A abertura do processo não significa que os médicos foram considerados culpados. Nesta fase, o Cremero entendeu apenas que há elementos suficientes para aprofundar a investigação e verificar se houve infração ao Código de Ética Médica.
Em documento enviado ao conselho, a médica Jozelida Bitencour Miranda da Silva informou que participou da cirurgia como auxiliar. Segundo ela, a paciente tinha 42 anos e apresentava um quadro grave de pré-eclâmpsia, o que levou o obstetra responsável a optar pela laqueadura durante a cesariana.

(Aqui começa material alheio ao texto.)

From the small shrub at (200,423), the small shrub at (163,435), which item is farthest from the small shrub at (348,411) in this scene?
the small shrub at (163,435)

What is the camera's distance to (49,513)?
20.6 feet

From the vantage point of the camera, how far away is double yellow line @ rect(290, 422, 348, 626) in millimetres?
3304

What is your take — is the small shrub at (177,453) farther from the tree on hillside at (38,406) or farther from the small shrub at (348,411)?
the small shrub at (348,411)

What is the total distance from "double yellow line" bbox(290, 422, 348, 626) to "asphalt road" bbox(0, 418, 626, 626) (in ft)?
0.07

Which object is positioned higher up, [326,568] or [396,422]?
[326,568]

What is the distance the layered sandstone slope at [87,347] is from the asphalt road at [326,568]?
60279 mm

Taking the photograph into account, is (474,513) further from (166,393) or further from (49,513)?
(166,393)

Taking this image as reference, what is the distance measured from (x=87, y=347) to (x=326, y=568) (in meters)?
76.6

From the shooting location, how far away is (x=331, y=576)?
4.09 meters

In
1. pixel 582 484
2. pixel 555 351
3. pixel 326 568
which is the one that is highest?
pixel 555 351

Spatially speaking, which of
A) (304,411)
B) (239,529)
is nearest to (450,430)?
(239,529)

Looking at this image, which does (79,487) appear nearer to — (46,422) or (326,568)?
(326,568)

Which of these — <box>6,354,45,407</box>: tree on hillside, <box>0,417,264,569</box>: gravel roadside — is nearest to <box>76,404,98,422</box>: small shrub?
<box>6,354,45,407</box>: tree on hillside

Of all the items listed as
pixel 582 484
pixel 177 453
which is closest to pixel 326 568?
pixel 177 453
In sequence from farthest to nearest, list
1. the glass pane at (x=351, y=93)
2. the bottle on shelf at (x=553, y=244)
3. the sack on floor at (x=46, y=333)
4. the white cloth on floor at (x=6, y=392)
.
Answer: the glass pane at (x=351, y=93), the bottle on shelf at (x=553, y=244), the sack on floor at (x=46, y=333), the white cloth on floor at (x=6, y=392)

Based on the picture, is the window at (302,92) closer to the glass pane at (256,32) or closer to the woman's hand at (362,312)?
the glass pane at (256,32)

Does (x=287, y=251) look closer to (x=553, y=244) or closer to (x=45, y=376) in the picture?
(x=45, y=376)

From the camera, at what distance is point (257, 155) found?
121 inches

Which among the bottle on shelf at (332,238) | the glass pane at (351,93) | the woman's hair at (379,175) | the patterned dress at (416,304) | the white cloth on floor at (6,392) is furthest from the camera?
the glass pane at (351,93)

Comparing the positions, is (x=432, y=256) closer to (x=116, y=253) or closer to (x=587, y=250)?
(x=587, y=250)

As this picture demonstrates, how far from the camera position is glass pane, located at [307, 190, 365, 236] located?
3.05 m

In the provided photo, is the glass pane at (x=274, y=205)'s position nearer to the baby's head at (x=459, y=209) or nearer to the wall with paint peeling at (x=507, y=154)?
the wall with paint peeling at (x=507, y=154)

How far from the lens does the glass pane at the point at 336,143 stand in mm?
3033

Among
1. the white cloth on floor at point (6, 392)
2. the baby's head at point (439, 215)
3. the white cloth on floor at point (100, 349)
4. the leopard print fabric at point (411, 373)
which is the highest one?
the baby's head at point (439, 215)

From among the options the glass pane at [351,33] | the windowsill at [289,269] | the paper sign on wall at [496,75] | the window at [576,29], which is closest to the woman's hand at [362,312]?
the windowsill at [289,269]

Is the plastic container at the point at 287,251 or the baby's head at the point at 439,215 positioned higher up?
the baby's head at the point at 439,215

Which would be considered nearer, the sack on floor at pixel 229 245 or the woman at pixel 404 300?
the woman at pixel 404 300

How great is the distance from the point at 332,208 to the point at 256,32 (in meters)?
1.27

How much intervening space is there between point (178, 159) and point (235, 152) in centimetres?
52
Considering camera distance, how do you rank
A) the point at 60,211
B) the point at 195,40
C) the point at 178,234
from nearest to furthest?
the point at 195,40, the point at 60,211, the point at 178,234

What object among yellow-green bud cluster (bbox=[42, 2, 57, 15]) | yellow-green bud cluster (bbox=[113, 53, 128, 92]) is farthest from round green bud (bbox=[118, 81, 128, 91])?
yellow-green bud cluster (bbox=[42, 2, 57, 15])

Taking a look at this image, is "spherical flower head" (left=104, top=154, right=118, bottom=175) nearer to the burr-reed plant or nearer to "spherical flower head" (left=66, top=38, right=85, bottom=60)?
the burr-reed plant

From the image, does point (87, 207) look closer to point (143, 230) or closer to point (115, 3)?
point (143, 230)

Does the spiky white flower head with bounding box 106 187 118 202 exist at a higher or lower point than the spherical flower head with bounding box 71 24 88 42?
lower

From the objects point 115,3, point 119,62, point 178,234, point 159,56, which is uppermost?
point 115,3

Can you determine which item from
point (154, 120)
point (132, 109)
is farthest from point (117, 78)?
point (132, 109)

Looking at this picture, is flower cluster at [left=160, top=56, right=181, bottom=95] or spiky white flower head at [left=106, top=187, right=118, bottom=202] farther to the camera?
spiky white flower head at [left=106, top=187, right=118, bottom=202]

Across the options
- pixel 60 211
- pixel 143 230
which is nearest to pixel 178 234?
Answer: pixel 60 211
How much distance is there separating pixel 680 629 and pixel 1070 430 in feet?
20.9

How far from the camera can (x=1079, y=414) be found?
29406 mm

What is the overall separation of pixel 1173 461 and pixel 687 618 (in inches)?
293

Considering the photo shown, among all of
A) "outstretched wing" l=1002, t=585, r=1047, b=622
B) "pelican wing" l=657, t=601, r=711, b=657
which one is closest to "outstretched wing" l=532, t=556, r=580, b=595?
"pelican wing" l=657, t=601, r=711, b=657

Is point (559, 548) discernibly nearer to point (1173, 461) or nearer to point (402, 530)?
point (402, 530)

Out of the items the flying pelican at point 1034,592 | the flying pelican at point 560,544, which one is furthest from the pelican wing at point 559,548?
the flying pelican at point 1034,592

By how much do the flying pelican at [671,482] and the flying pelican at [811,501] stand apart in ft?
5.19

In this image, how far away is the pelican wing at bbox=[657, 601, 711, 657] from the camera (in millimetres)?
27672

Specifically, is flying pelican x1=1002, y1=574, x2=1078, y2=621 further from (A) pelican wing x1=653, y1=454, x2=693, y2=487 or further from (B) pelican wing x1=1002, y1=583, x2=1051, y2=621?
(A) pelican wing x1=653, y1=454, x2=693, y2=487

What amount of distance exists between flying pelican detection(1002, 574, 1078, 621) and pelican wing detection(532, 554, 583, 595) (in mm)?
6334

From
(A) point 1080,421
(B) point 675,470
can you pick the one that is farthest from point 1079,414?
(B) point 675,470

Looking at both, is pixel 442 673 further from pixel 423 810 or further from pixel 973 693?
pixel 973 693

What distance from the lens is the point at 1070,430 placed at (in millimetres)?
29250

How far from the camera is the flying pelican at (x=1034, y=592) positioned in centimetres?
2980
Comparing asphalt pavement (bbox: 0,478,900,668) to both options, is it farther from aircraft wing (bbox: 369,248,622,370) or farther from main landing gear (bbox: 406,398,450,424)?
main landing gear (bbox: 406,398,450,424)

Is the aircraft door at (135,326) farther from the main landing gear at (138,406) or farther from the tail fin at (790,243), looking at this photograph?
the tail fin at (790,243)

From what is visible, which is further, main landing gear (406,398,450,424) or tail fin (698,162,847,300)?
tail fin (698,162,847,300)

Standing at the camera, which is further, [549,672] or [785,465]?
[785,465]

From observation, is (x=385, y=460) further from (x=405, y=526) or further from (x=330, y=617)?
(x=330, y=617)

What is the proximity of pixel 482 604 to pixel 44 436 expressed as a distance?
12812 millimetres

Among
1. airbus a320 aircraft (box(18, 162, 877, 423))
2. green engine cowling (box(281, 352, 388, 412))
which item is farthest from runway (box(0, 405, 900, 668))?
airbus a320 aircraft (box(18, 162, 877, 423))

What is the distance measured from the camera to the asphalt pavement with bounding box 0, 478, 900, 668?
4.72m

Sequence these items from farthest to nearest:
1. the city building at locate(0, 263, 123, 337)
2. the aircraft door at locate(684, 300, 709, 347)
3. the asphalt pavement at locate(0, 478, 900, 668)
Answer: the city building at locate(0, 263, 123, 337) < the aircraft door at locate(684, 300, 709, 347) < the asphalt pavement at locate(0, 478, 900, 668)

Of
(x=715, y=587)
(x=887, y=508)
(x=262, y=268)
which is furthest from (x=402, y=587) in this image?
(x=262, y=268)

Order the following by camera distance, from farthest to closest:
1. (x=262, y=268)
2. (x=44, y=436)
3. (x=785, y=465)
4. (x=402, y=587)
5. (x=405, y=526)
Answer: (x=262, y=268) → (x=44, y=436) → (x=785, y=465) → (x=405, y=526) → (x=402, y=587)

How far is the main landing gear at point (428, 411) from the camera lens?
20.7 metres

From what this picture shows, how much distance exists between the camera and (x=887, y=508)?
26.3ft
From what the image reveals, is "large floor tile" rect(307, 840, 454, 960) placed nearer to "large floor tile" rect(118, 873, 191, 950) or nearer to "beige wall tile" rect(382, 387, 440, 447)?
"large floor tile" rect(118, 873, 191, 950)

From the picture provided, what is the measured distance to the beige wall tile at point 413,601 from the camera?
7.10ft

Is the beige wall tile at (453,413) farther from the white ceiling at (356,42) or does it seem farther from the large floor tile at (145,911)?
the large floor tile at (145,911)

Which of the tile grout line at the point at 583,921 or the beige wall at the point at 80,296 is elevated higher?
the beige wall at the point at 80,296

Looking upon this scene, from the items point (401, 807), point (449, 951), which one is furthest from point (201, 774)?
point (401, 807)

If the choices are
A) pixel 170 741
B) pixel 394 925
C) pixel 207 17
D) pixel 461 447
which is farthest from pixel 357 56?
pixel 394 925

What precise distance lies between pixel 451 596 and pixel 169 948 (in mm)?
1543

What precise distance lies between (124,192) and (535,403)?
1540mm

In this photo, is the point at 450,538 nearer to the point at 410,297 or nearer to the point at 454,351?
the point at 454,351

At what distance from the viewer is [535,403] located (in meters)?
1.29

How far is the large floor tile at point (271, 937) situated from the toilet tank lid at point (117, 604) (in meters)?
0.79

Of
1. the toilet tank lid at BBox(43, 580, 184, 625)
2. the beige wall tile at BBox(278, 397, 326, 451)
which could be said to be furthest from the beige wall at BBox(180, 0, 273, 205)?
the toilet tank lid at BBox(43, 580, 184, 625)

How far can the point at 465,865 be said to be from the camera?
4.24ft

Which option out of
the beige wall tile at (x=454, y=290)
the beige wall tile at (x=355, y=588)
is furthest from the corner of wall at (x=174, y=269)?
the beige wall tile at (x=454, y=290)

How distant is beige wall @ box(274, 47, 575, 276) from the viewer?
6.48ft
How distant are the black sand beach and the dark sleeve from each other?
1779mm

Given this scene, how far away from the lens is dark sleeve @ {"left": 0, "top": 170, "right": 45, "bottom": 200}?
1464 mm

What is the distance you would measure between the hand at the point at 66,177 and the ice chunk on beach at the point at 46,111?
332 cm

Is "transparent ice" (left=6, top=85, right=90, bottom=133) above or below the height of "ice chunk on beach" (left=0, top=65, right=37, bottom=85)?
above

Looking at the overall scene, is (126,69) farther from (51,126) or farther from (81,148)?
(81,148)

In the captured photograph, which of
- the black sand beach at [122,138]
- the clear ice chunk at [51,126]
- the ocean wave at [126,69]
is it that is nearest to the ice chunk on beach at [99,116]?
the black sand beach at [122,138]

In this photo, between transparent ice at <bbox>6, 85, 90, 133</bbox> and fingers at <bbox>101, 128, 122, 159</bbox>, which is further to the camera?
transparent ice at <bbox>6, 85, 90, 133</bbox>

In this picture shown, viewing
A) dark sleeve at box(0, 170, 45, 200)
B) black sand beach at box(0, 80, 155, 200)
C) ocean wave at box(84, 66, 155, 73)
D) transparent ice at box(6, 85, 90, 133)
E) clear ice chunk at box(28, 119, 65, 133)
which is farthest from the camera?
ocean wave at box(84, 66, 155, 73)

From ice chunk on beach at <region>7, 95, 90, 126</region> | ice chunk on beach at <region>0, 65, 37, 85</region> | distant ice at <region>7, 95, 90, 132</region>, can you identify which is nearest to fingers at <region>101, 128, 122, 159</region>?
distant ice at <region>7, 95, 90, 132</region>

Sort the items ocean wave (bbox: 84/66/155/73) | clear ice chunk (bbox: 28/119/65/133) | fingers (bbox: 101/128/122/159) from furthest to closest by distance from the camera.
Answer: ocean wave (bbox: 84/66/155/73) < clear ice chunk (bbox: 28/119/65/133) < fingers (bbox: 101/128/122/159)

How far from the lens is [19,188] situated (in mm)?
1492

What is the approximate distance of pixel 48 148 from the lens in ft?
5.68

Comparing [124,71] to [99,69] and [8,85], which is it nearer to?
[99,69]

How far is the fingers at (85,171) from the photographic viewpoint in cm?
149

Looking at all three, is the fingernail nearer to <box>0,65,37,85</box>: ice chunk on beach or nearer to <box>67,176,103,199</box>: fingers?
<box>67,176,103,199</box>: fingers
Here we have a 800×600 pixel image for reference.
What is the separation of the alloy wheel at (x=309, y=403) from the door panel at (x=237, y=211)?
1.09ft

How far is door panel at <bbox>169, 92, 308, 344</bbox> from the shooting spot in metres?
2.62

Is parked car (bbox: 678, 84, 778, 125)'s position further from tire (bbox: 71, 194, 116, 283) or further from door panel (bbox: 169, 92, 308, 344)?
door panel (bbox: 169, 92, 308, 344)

Já o médico Eliedson Vicente de Almeida afirmou que a paciente chegou ao hospital com pressão arterial muito alta e que o caso exigia uma cesariana de urgência. Sobre a laqueadura, ele alegou que a decisão foi tomada durante a cirurgia em razão do estado de saúde da paciente, da idade dela e dos riscos de uma futura gravidez. Segundo o médico, a paciente concordou verbalmente com o procedimento, mas não assinou a autorização por causa da urgência do caso.
No caso de Geraldo Carvalho de Alencar, o relatório do Cremero apontou uma possível falha no preenchimento do prontuário médico, por falta de informações sobre as queixas da paciente, o exame físico realizado e a conduta adotada.
A abertura do processo pelo Cremero foi recebida pelo casal como mais um passo na busca pela responsabilização dos envolvidos. O pai da criança, Fabio Rodrigues dos Santos, disse esperar que os profissionais sejam punidos caso as irregularidades sejam confirmadas, “a gente descobriu agora que além dele vão mais três médicos. Essa foi a novidade para nós. O que esperamos é que o caso seja analisado com todo o rigor, porque o impacto disso na nossa família foi muito grande”, disse.
Fabio afirmou ainda que a família aguarda o desfecho das ações judiciais relacionadas ao caso.
“A gente espera que a Justiça reconheça a gravidade do que aconteceu. Foi um dano muito sério para a nossa família e principalmente para a minha esposa, porque nós planejávamos ter outro filho”, declarou.
Já Silvanei Alves Pereira contou que ainda convive com as consequências emocionais do episódio ocorrido em 2021. Segundo ela, a expectativa é que a investigação ética esclareça os fatos e resulte em uma decisão que leve em consideração os impactos causados pelo procedimento, “a gente fica muito triste com tudo isso. É uma situação que marcou a nossa vida. Nós queríamos ter outro filho e até hoje carregamos esse sofrimento”, afirmou.
Em 2025, a Justiça de Rondônia condenou o médico Eliedson Vicente de Almeida a dois anos de reclusão, além do pagamento de 10 dias-multa, no valor equivalente a R$ 404. A pena foi fixada inicialmente em regime aberto.
A pena de prisão foi substituída por restrições de direitos. Com isso, o médico está proibido de frequentar bares, prostíbulos e estabelecimentos semelhantes e deverá prestar serviços à comunidade.
Ele foi condenado com base no artigo 15 da Lei nº 9.263/96, que prevê pena de dois a oito anos de prisão para quem realizar esterilização sem autorização do paciente durante procedimento cirúrgico. Ainda cabe recurso da decisão.